1. Business understanding
Comprehensive data mining projects start by first identifying project objectives and scope. The business stakeholders will ask a question or state a problem that data mining can answer or solve.
2. Data understanding
Once the business problem is understood, it is time to collect the data relevant to the question and get a feel for the data set. This data often comes from multiple sources, including structured data and unstructured data. This stage may include some exploratory analysis to uncover some preliminary patterns. At the end of this phase, the data mining team has selected the subset of data for analysis and modeling.
3. Data preparation
This phase begins with more intensive work. Data preparation involves preparing the final data set, which includes all the relevant data needed to answer the business question. Stakeholders will identify the dimensions and variables to explore and prepare the final data set for model creation.

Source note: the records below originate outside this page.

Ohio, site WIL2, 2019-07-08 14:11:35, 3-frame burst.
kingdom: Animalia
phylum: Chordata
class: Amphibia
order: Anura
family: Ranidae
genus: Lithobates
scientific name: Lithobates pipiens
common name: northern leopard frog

In this phase, you’ll select the appropriate modeling techniques for the given data. These techniques can include clustering, predictive models, classification, estimation, or a combination. Front Health used statistical modeling and predictive analytics to decide whether to expand healthcare programs to other populations. You may have to return to the data preparation phase if you select a modeling technique that requires selecting other variables or preparing some different sources.
After creating the models, you need to test them and measure their success at answering the question identified in the first phase. The model may answer facets of things not accounted for, and you may need to edit the model or edit the question. This phase is designed to allow you to look at the progress so far and ensure it’s on the right track for meeting the business goals. If it’s not, there might be a need to move backwards to previous steps before a project is ready for the deployment phase.
Finally, once the model is accurate and reliable, it is time to deploy it in the real world. The deployment can take place within the organization, be shared with customers, or be used to generate a report for stakeholders to prove its reliability. The work doesn’t end when the last line of code is complete; deployment requires careful thought, a roll-out plan, and a way to make sure the right people are appropriately informed. The data mining team is responsible for the audience’s understanding of the project.
Types of data mining techniques
Data mining includes multiple techniques for answering the business question or helping solve a problem. This section is just an introduction to two data mining techniques and is not currently comprehensive.
The most common technique is classification. To do this, identify a target variable and then divide that variable into appropriate level of detail categories. For example, the variable ‘occupation level’ might be split into ‘entry-level’, ‘associate’, and ‘senior’. With other fields such as age and education level, you can train your data model to predict what occupation level a person is more likely to have. You may add an entry for a recent 22-year-old graduate, and the data model could automatically classify that person in an ‘entry-level’ position. Insurance or financial institutions such as PEMCO Insurance used classification to train their algorithms to flag fraud and to monitor claims.
Clustering is another common technique, grouping records, observations, or cases by similarity. There won’t be a target variable like in classification. Instead, clustering just means separating the data set into subgroups. This method can include grouping records of users by geographic area or age group. Typically, clustering the data into subgroups is preparation for analysis. The subgroups become inputs for a different technique.